- _DO THIS_:
Please pull out each line of the material below that contains the word "calligraphy", treating uppercase and lowercase as different.

━━ LISTED RECORDS ━━

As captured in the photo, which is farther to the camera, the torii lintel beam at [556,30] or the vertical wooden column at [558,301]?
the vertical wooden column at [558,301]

━━━
━━ LISTED RECORDS ━━

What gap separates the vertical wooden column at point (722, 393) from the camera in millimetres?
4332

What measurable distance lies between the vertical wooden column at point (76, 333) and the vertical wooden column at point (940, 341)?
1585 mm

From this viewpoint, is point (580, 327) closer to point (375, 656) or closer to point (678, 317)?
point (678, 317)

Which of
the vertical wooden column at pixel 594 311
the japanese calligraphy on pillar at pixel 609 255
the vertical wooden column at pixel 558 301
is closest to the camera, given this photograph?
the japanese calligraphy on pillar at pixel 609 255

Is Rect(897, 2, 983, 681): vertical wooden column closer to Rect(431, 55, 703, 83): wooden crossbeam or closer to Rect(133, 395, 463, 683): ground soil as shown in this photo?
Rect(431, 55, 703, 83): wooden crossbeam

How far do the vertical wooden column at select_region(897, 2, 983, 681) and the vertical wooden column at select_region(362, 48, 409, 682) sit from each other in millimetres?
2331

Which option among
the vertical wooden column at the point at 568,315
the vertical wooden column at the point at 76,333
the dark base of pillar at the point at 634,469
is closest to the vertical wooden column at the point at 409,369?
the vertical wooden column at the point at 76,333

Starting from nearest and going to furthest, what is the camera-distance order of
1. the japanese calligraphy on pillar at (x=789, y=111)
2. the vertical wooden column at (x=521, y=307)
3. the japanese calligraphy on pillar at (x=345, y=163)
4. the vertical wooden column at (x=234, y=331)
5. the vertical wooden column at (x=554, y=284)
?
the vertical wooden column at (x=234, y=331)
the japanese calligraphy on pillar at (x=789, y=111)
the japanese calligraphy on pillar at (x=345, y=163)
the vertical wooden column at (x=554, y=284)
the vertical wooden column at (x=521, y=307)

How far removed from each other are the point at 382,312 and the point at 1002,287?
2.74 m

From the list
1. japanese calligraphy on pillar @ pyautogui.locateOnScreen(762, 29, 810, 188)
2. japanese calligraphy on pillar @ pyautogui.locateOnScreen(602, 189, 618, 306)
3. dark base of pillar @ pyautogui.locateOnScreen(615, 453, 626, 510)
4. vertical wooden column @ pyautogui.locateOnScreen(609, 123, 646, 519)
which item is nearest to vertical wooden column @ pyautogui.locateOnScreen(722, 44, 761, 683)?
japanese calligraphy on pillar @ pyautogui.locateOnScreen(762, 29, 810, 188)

━━━

- _REPLY TO THE EXERCISE_:
the japanese calligraphy on pillar at pixel 609 255
the japanese calligraphy on pillar at pixel 609 255
1. the japanese calligraphy on pillar at (x=789, y=111)
3. the japanese calligraphy on pillar at (x=345, y=163)
the japanese calligraphy on pillar at (x=789, y=111)
the japanese calligraphy on pillar at (x=345, y=163)
1. japanese calligraphy on pillar @ pyautogui.locateOnScreen(762, 29, 810, 188)
2. japanese calligraphy on pillar @ pyautogui.locateOnScreen(602, 189, 618, 306)
japanese calligraphy on pillar @ pyautogui.locateOnScreen(762, 29, 810, 188)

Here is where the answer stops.